• “Targeting within universalism”—health reform and substance abuse policy

    I wrote this post returning from England, where I attended the annual meeting of the International Society for the Study of Drug Policy. ISSDP is a key organization of researchers and practitioners concerned with alcohol and illicit drugs. Experts from all over the world met in Canterbury to discuss police strategies regarding street cocaine markets, what to do about the world heroin market, HIV prevention among injection drug users.

    You might ask what all this has to do with health reform: A lot, actually. The Affordable Care Act is the most important law ever passed to expand access to substance abuse treatment in this country.

    My session included a nice discussion of these matters with Stanford University’s Keith Humphreys. Keith interviewed many of the key players at the interface of drug policy and health reform. He was a key player himself, serving as a senior advisor in the early Obama years in the drug czar’s office.

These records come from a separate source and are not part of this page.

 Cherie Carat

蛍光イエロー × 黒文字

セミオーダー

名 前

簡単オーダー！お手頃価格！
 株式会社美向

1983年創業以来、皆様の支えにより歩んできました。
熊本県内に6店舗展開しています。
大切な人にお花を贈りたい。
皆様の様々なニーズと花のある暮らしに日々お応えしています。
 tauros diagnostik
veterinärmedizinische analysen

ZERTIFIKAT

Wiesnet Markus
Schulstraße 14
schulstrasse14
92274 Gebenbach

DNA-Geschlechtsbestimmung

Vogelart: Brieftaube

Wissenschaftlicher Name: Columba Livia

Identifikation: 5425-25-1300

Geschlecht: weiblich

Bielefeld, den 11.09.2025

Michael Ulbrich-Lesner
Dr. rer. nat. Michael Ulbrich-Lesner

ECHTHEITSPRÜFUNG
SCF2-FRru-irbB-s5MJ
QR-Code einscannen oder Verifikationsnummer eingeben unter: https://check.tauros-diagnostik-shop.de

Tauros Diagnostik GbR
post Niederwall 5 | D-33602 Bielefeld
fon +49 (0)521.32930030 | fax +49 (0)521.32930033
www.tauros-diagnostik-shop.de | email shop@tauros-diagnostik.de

    The fine print of ACA includes significant provisions to improve substance abuse treatment. Because these services are considered an essential health benefit, public and private insurers have to cover these services. Parity regulations require insurers to offer these services under the same terms as other health services. Insurers will no longer be able to charge separate (and higher) deductibles for substance use services than is charged for other services. Insurers will no longer be able to impose separate (and lower) annual or lifetime limits on such care.

    Important preventive services are also included, such as screening and brief interventions for alcohol misuse in emergency care. Perhaps five million Americans with alcohol or illicit drug problems will gain coverage under ACA who would otherwise go uninsured.

    Given the intense stigma surrounding substance use, ACA provides an excellent example of “targeting within universalism,” as a strategy to implement humane policy. Among many aspects of Keith’s account, it’s striking to see how mental health and substance abuse treatment advocates learned from the defeats of the 1993/94 Clinton effort. A broad coalition, with significant bipartisan elements, methodically organized, influenced key legislators on both sides of the aisle, and was ready to act by 2006 when Nancy Pelosi assumed the speakership and that noted liberal–George W. Bush—supported parity legislation.

    These advocates got far more than they expected to get when health reform was crafted in the House and Senate bills. Once the debate was reframed from an exclusive focus on specific services to an unpopular population to the broader question of social insurance that guarantees every American access to affordable health coverage, the politics became much more favorable in ensuring proper inclusion of substance abuse services.

    It’s a sad commentary on American politics that many treatment advocates decided to maintain a low profile as the Affordable Care Act was passed. When angry public debate included many false claims about death panels and services to undocumented immigrants, trumpeting health reform’s value for substance users might have proved politically damaging. I understand the strategic calculus in getting an important bill passed.  Ironically, many Americans whose lives have been touched by these matters do not realize that these provisions are even there.